=============
dedup
=============

.. rubric:: Table of contents

.. contents::
   :local:
   :depth: 2


Description
============
| Using ``dedup`` command to remove identical document defined by field from the search result.


Syntax
============
dedup [int] <field-list> [keepempty=<bool>] [consecutive=<bool>]


* int: optional. The ``dedup`` command retains multiple events for each combination when you specify <int>. The number for <int> must be greater than 0. If you do not specify a number, only the first occurring event is kept. All other duplicates are removed from the results. **Default:** 1
* keepempty: optional. if true, keep the document if the any field in the field-list has NULL value or field is MISSING. **Default:** false.
* consecutive: optional.
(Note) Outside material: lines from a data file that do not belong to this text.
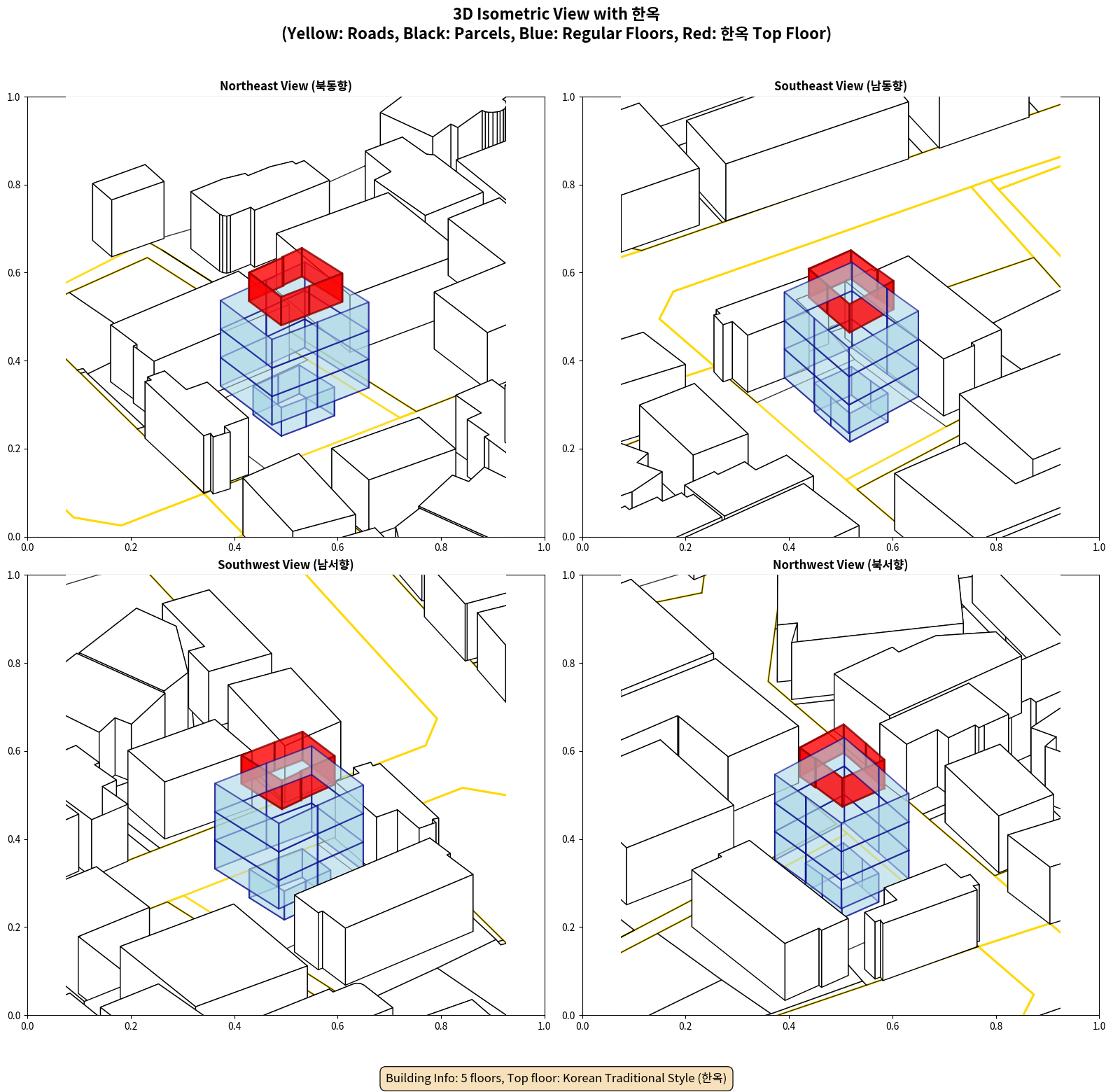 3D Isometric View with 한옥
(Yellow: Roads, Black: Parcels, Blue: Regular Floors, Red: 한옥 Top Floor)

Northeast View (북동향)

1.0
0.8
0.6
0.4
0.2
0.0
0.0 0.2 0.4 0.6 0.8 1.0

Southeast View (남동향)

1.0
0.8
0.6
0.4
0.2
0.0
0.0 0.2 0.4 0.6 0.8 1.0

Southwest View (남서향)

1.0
0.8
0.6
0.4
0.2
0.0
0.0 0.2 0.4 0.6 0.8 1.0

Northwest View (북서향)

1.0
0.8
0.6
0.4
0.2
0.0
0.0 0.2 0.4 0.6 0.8 1.0

Building Info: 5 floors, Top floor: Korean Traditional Style (한옥)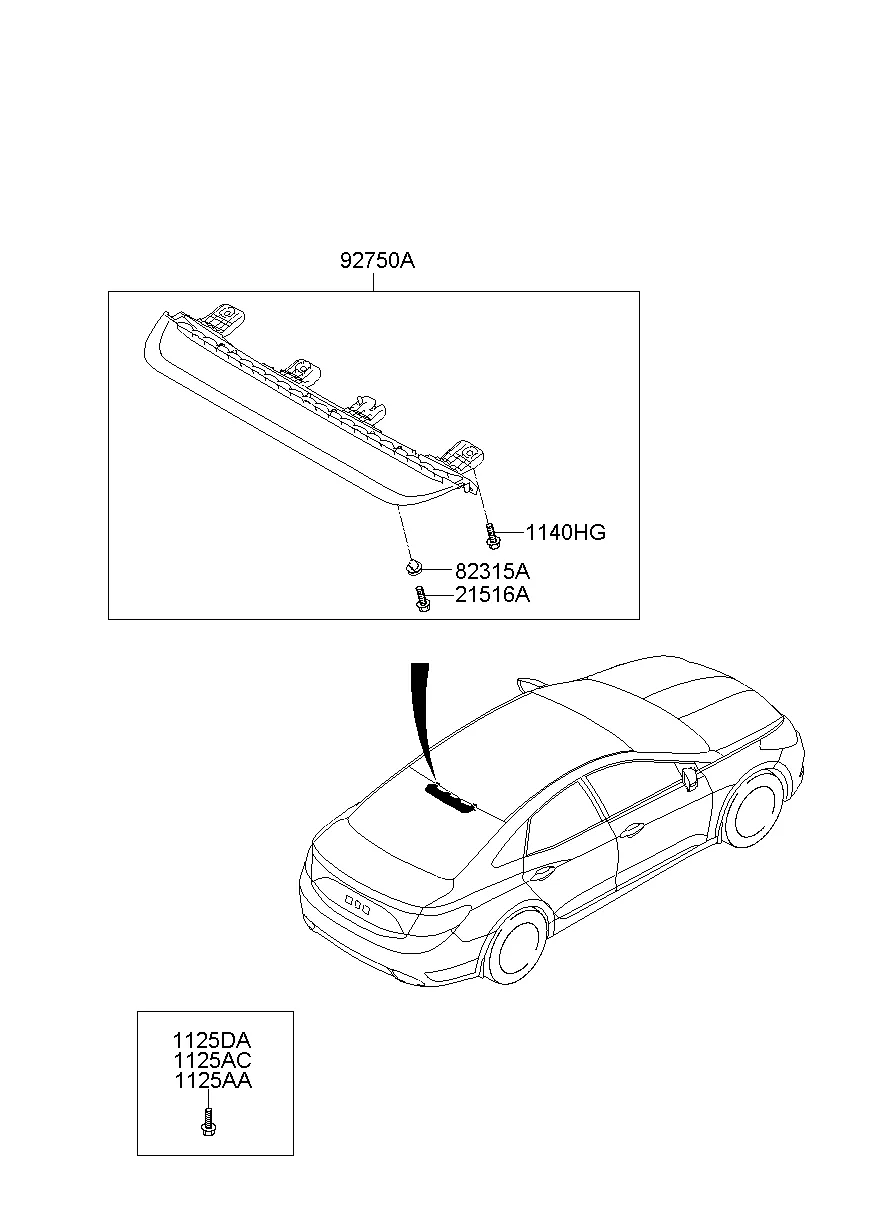 92750A

1140HG

82315A

21516A

1125DA
1125AC
1125AA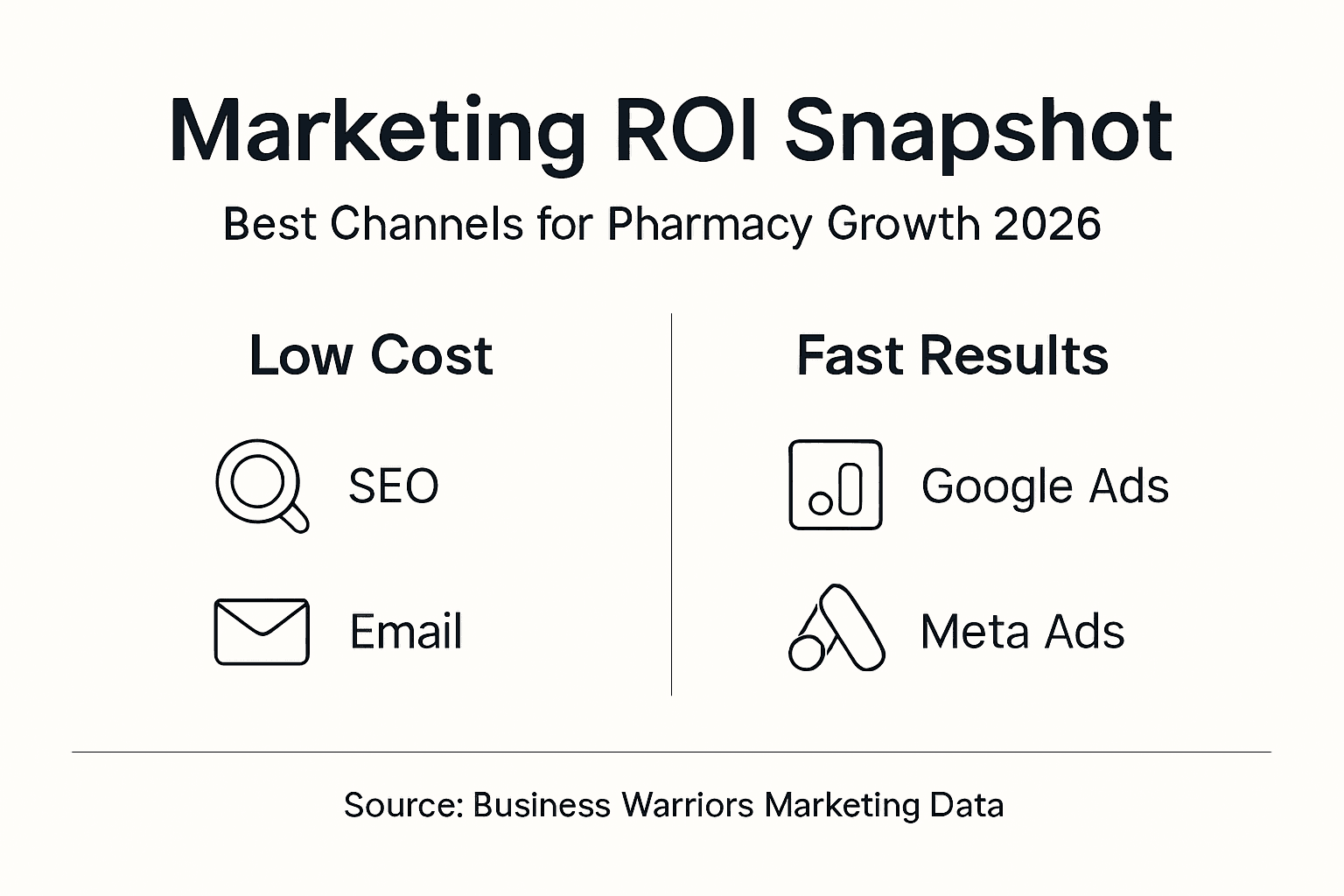 Marketing ROI Snapshot

Best Channels for Pharmacy Growth 2026

Low Cost

SEO

Email

Fast Results

Google Ads

Meta Ads

Source: Business Warriors Marketing Data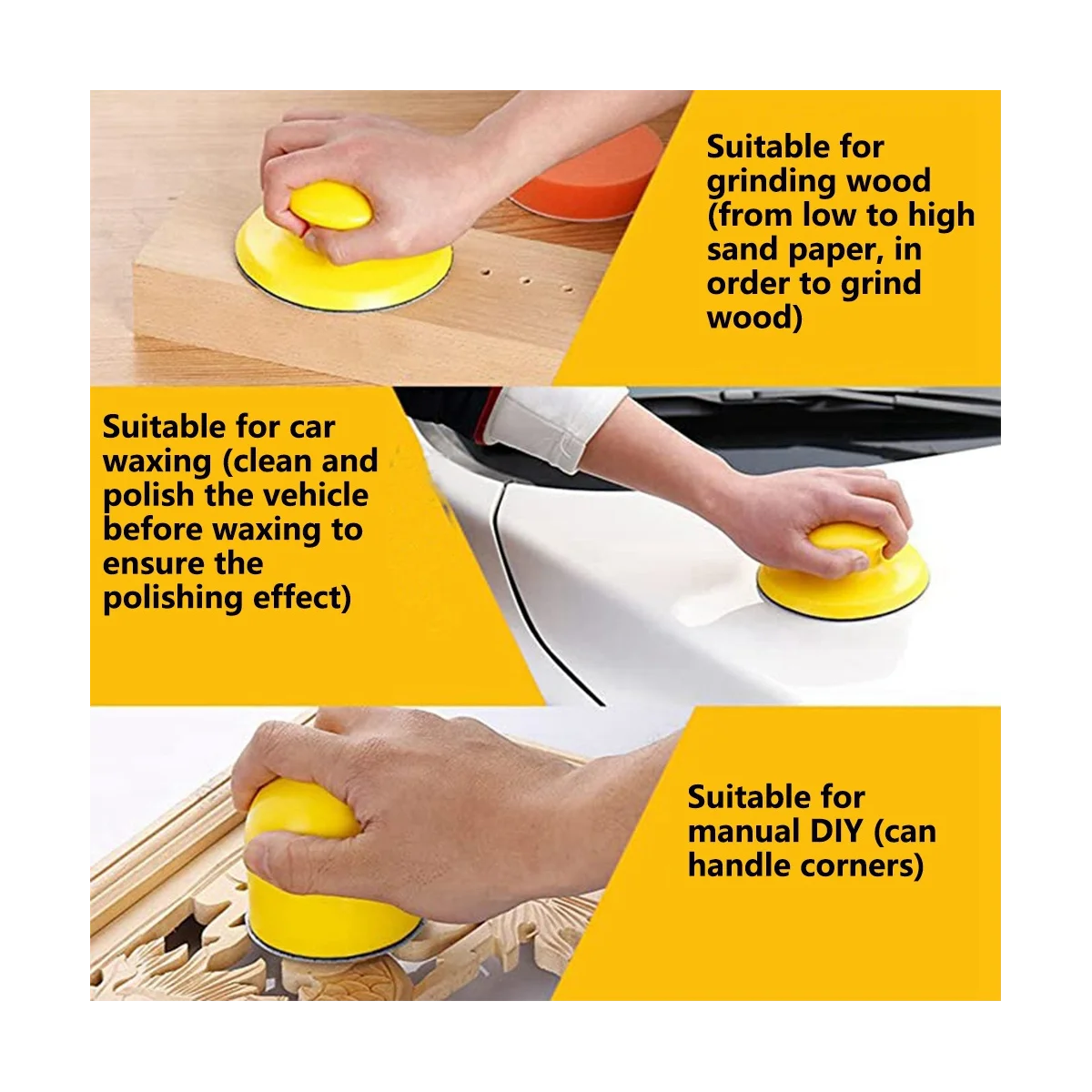 Suitable for grinding wood (from low to high sand paper, in order to grind wood)

Suitable for car waxing (clean and polish the vehicle before waxing to ensure the polishing effect)

Suitable for manual DIY (can handle corners)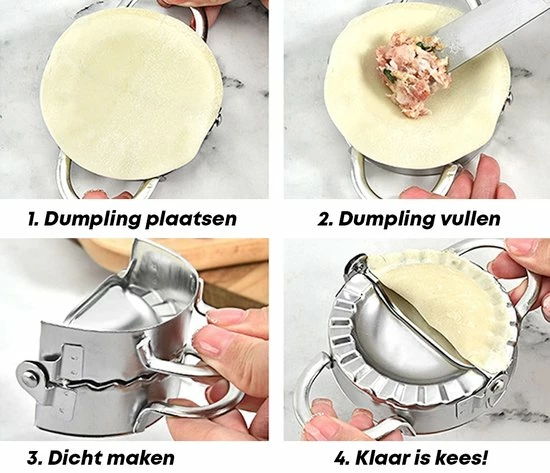 1. Dumpling plaatsen

2. Dumpling vullen

3. Dicht maken

4. Klaar is kees!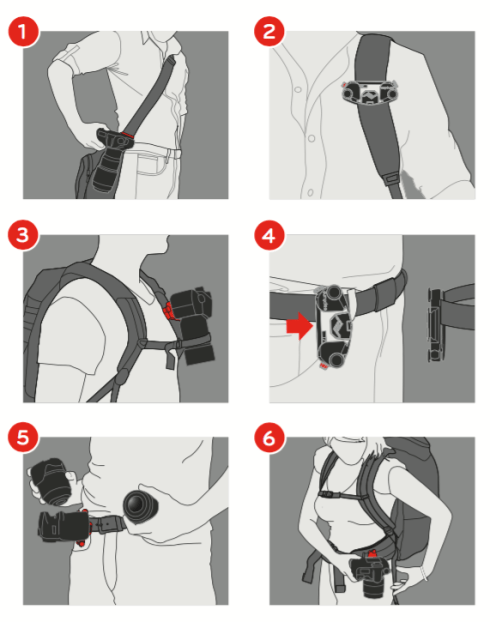 1

2

3

4

5

6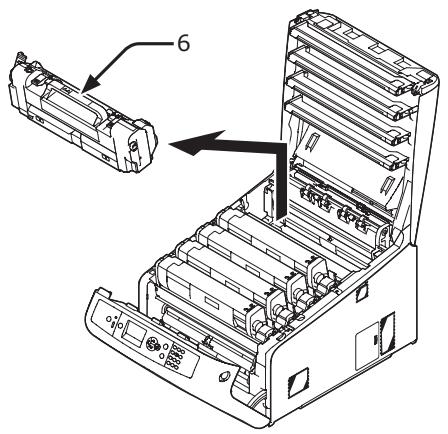 6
If set to true, removes only events with duplicate combinations of values that are consecutive. **Default:** false.
* field-list: mandatory. The comma-delimited field list. At least one field is required.


Example 1: Dedup by one field
=============================

The example show dedup the document with gender field.

PPL query::

    os> source=accounts | dedup gender | fields account_number, gender;
    fetched rows / total rows = 2/2
    +------------------+----------+
    | account_number   | gender   |
    |------------------+----------|
    | 1                | M        |
    | 13               | F        |
    +------------------+----------+

Example 2: Keep 2 duplicates documents
======================================

The example show dedup the document with gender field keep 2 duplication.

PPL query::

    os> source=accounts | dedup 2 gender | fields account_number, gender;
    fetched rows / total rows = 3/3
    +------------------+----------+
    | account_number   | gender   |
    |------------------+----------|
    | 1                | M        |
    | 6                | M        |
    | 13               | F        |
    +------------------+----------+

Example 3: Keep or Ignore the empty field by default
============================================

The example show dedup the document by keep null value field.

PPL query::

    os> source=accounts | dedup email keepempty=true | fields account_number, email;
    fetched rows / total rows = 4/4
    +------------------+-----------------------+
    | account_number   | email                 |
    |------------------+-----------------------|
    | 1                | amberduke@pyrami.com  |
    | 6                | hattiebond@netagy.com |
    | 13               | null                  |
    | 18               | daleadams@boink.com   |
    +------------------+-----------------------+


The example show dedup the document by ignore the empty value field.

PPL query::

    os> source=accounts | dedup email | fields account_number, email;
    fetched rows / total rows = 3/3
    +------------------+-----------------------+
    | account_number   | email                 |
    |------------------+-----------------------|
    | 1                | amberduke@pyrami.com  |
    | 6                | hattiebond@netagy.com |
    | 18               | daleadams@boink.com   |
    +------------------+-----------------------+


Example 4: Dedup in consecutive document
=========================================

The example show dedup the consecutive document.

PPL query::

    os> source=accounts | dedup gender consecutive=true | fields account_number, gender;
    fetched rows / total rows = 3/3
    +------------------+----------+
    | account_number   | gender   |
    |------------------+----------|
    | 1                | M        |
    | 13               | F        |
    | 18               | M        |
    +------------------+----------+

Limitation
==========
The ``dedup`` command is not rewritten to OpenSearch DSL, it is only executed on the coordination node.